- _INSTRUCTIONS TO FOLLOW_
State how many lines in the items below contain the word "camera" and reply with that number alone.

- _EXTRACTED RECORDS_
···

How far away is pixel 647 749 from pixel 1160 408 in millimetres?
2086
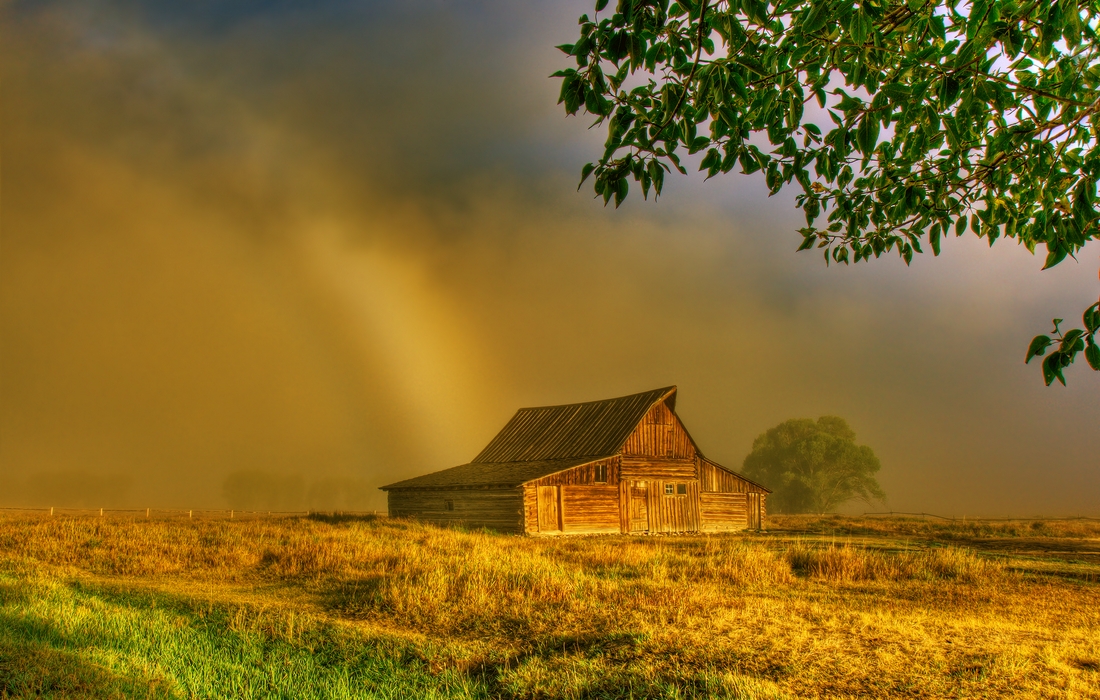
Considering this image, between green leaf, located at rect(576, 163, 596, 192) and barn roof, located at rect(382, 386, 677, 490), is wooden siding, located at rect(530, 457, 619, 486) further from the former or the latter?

···

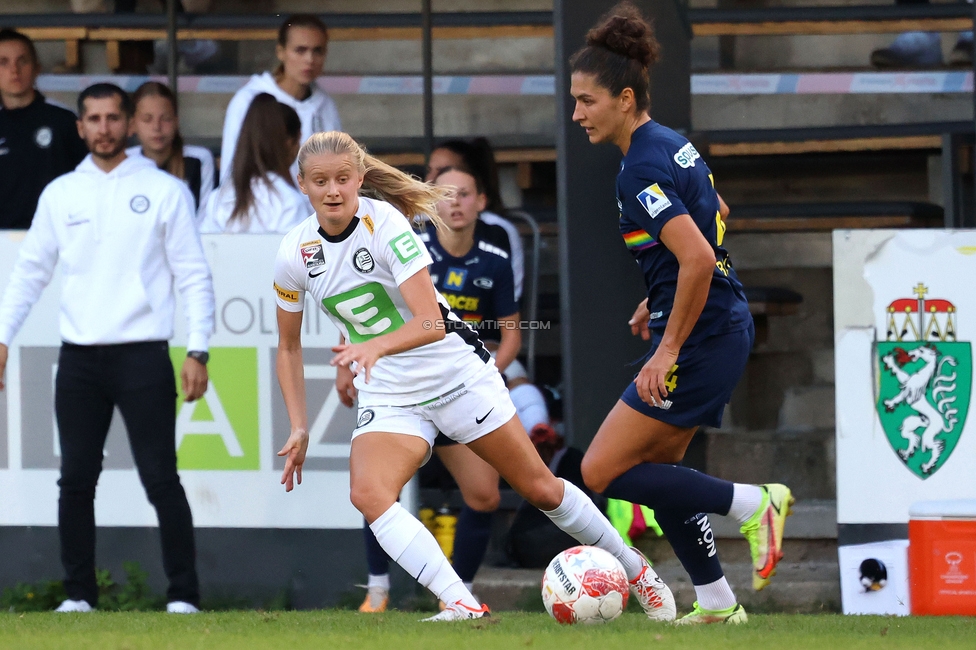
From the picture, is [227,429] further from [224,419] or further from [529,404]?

···

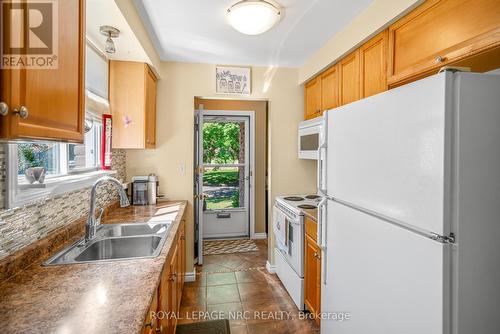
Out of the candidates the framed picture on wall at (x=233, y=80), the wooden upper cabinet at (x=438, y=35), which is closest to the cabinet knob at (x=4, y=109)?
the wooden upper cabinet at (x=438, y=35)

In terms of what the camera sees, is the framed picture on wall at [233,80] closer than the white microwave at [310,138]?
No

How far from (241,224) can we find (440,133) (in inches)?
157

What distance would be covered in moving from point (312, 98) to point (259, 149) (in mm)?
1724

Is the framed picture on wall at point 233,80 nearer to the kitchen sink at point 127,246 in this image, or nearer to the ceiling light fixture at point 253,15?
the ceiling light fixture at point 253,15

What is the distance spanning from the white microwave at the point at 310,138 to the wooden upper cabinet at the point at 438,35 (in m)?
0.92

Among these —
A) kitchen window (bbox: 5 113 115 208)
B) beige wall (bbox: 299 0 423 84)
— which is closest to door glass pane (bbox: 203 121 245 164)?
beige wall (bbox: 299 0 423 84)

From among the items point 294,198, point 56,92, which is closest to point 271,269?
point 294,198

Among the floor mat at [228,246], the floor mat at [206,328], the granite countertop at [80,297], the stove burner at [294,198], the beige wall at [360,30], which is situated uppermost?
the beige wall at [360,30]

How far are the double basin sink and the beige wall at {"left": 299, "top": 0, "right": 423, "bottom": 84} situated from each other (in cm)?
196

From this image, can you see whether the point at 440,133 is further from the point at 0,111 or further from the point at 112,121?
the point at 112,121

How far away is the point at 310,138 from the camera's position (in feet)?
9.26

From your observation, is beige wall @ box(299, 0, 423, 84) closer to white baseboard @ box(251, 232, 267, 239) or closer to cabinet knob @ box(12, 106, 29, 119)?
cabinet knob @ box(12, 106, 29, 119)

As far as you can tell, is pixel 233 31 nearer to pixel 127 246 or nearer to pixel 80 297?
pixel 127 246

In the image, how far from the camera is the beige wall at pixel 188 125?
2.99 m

···

- _THE OUTPUT_
3